Outgoing transport secretary Ruth Kelly was today criticised by the Civil Engineering Contractors' Association (CECA) for failing to listen to the construction industry during her period in the role.

Kelly this morning announced her resignation from the cabinet at the Labour Party conference, stating her desire to spend more time with her family.

CECA director Rosemary Beales said that during her 14 months as transport secretary, Kelly had failed to strike up a dialogue with the industry that delivers all Government transport plans and strategies.

"Given the importance to the economy of investment in and enhancement of the country's transport infrastructure it is essential that the Secretary of State engages with the industry in a meaningful way," said Beales.

"Ruth Kelly's approach did not deliver the dialogue we had hoped for. We would encourage the incoming Secretary of State to understand the benefits that such communication can bring to all stakeholders, including government, and look forward to a positive and constructive relationship."
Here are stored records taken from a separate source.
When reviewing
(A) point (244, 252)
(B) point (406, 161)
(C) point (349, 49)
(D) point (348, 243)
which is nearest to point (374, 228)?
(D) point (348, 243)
After media speculation and confirmation of the resignation by Prime Minister Gordon Brown, Kelly explained her decisions for leaving in a wide-ranging speech at the conference in Manchester.

During the speech she highlighted a number of projects and developments she saw as key to the future of UK transport, most notably Crossrail, which she said she was proud to have been part pf the Government that secured the future of the mega-project.

She also attacked the Conservative Party as the party that slashes public transport spending when in Government.

"To slash investment when the country entered a time of economic difficulty would be reckless, short-sighted and irresponsible," said Kelly.

"So that is why the Government will stay true to its commitments - on Crossrail, on Birmingham New Street, on Reading and across the country.

"And we must continue to be ambitious for the future and to put in place the right long-term framework to deliver affordable investment in transport. So Labour will develop options for a rolling programme of electrification of our railways - potentially the largest programme of electrification in our history.

"I have asked Network Rail to consider the case for new lines if passenger numbers continue to grow in the future. And if we need new lines, of course we should be asking whether they should be high speed."

Kelly's statement of support for rail electrification was welcomed by the Campaign for Better Transport, but its executive director Stephen Joseph criticised Kelly's backing of a third runway at Heathrow.

"This speech reveals the inconsistency at the heart of Government transport policy," said Joseph.

"Kelly supported Heathrow expansion [even though] the third runway would undermine any carbon cuts made elsewhere. The next transport secretary should stand up to the business lobby and drop this disastrous project."